This was the definition of giving a game away. Every single
point the Cincinnati Bengals scored in a 34-13 win against the Eagles was the
direct result of a hilariously unacceptable mistake – and the act went
on just one minute into the game
• Second play from scrimmage: Jeremy Maclin is
tracked down from behind and has the football punched out by defensive end Carlos
Dunlap on a wide receiver screen. Cincinnati gains possession at the
Philadelphia 44-yard line, drives six plays for a touchdown. 7-0.
• Next series: Following a three-and-out, there is
some confusion getting the punt coverage unit on to the field with Clay Harbor running on late, so who knows whether they are even lined up correctly. Daniel Heron
drives Marvin McNutt backward into Mat McBriar, who winds up kicking the ball right off of his own man. The Bengals take over at Philly’s 11, leading to an
easy field goal. 10-0.
Having watched this team all season, you got the feeling it
was already over right there, seven minutes in. The Birds fought back though,
and actually controlled the action for the equivalent of one half of football.
Nick Foles got the team on the board with an 11-yard touchdown pass to Riley
Cooper, while a pair of strip sacks of Bengals quarterback Andy Dalton by
Brandon Graham and Cullen Jenkins led to Alex Henery field goals.
You read correctly. The Eagles actually took a lead into the
locker room, one they still held 10 minutes into the second half. Then all of this happened in the span of
five plays from scrimmage.
• Midway through the third quarter: Eagles have good
field position at Cincinnati’s 47. Nick Foles takes a shot downfield, but the
ball is criminally underthrown to Jeremy Maclin. Leon Hall makes the easy
interception, and returns it 40 yards into Philadelphia territory to set up
another short march. 17-13.
• Next drive, two plays later: Nobody blocks
defensive end Wallace Gilberry as he shoots right up the middle unattended. He
disrupts Foles’ handoff to Bryce Brown, who has his eyes closed and has already
lost possession before there is even impact. Gilberry picks up the rock and
takes it in himself. 24-13.
• The very next play: Foles connects with Harbor on a sharply-threaded pass down the seam, where the target is greeted almost
immediately by defenders. Safety Chris Crocker puts his helmet on the ball then
recovers his own forced fumble, while a short return places them inside the red zone.
• The ensuing kickoff – seriously: Josh Brown
kicks the pigskin short and high in the air, sending it hurtling to earth into the breadbasket of Cedric Thornton on the coverage unit. He drops it, and
immediately boots it directly to Taylor Mays, who is already in field goal range.
All things considered, the defense played well. The front
four was the most active we’ve seen all season, sacking Dalton six times. Not
surprisingly, the coverage looked far better behind them, getting hands on
seven passes.
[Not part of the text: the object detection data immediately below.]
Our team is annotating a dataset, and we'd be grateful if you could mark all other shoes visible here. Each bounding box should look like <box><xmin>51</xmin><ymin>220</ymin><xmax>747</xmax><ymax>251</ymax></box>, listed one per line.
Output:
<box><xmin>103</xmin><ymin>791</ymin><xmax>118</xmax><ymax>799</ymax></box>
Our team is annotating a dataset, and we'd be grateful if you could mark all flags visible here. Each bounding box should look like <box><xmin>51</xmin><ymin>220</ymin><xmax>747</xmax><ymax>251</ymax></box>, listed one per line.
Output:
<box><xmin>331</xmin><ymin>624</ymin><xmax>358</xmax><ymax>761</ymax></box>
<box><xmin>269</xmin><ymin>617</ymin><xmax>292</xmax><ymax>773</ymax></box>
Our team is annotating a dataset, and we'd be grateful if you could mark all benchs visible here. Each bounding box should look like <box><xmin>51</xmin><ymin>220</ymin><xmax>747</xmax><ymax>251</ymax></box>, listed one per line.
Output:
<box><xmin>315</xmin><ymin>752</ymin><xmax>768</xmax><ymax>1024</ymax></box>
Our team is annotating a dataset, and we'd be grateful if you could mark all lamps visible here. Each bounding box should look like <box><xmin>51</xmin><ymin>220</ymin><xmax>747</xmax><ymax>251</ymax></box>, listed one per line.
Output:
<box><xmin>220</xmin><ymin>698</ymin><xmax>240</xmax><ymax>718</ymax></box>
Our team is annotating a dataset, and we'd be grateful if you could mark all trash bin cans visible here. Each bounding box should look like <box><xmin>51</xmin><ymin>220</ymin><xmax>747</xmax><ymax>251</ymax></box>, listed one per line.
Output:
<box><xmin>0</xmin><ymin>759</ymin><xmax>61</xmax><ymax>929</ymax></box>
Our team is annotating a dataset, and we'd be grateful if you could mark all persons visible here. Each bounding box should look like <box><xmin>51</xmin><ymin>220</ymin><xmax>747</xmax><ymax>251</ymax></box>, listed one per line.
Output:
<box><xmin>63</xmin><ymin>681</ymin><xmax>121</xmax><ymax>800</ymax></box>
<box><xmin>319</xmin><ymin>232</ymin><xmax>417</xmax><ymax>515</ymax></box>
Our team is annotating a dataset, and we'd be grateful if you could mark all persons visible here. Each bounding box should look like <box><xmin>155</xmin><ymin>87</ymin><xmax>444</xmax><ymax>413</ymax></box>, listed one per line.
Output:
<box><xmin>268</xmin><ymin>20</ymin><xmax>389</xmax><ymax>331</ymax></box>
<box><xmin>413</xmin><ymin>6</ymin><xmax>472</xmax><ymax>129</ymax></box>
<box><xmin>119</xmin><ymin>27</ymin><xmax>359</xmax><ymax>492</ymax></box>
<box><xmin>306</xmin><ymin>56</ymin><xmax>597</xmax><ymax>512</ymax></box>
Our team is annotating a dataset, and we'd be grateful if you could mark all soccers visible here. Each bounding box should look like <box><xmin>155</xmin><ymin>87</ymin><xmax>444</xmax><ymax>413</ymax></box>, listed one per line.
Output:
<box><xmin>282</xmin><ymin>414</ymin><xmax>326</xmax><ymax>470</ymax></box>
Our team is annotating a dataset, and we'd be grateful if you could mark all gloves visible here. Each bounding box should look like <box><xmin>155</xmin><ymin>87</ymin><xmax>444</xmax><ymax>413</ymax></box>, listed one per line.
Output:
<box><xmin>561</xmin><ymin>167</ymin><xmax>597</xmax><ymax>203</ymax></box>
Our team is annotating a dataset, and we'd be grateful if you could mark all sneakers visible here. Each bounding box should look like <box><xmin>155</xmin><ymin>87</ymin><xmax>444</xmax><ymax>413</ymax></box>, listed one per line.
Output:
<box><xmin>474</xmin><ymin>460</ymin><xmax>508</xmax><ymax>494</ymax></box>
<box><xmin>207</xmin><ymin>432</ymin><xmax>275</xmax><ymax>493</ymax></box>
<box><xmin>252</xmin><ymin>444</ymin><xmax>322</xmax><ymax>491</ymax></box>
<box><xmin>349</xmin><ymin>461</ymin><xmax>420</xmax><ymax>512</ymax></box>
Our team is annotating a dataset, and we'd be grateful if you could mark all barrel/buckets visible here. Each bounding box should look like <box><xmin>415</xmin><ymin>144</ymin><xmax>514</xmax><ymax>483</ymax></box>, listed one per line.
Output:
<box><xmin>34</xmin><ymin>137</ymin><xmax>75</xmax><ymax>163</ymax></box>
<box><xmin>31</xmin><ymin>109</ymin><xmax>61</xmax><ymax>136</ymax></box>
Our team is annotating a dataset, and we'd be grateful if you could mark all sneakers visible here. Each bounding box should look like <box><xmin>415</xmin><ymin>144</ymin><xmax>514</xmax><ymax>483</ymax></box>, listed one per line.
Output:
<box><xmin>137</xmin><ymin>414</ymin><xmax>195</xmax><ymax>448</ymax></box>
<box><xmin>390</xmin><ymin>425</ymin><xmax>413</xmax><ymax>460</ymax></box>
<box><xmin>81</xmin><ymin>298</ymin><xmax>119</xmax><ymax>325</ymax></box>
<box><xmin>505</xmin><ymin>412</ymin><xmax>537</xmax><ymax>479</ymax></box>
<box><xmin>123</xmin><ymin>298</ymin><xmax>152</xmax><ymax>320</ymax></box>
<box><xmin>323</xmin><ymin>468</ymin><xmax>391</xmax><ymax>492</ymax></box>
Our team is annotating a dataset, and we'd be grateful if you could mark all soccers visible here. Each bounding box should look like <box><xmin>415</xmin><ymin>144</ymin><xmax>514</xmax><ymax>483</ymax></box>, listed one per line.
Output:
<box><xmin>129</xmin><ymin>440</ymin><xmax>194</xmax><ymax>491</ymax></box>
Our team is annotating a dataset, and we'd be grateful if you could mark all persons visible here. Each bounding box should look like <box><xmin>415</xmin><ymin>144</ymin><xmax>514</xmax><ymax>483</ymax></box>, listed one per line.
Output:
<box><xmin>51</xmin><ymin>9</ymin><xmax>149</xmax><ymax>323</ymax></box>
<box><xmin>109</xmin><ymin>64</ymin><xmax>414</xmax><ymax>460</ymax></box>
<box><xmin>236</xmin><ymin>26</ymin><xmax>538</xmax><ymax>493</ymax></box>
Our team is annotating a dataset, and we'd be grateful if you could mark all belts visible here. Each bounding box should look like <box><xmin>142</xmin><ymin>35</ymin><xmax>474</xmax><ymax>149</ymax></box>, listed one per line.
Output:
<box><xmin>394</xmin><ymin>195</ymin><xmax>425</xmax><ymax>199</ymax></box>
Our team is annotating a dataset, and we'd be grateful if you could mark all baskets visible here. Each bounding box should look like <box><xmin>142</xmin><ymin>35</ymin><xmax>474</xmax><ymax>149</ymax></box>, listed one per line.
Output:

It all took its toll on the second-year QB, who connected on 13
of 27 attempts for 127 yards, not to mention superstar wide receiver A.J.
Green, who was limited to six receptions for 57 yards. The two did connect for six
late in the game however on a goal-line pass that was nearly impossible for Dominique
Rodgers-Cromartie to defend.
Unfortunately, the offense could not capitalize on a couple of opportunities
to put some distance between themselves and Cincinnati. Foles was 12 of 24
for 145 yards in the first half, and had managed not to get sacked at all, but
the Birds were only able to convert one of their three trips to the red zone
into a touchdown.
Then things got out of hand. Due to all the turnovers, Foles
only had nine more attempts in the final 30 minutes, as the Bengals dominated
time of possession nearly 38 to 22. The rookie finished 16 for 33 with 182 in a
hopeless situation. It didn’t help that Brown was stifled for the second week
in a row, either. He gained 34 yards on 16 carries.
Those numbers were all pretty meaningless though compared to
the five turnovers and blocked punt that resulted in 34 points for their
opponents. Take away even half of those, and maybe this would have been a game.
Instead, it was a total humiliation.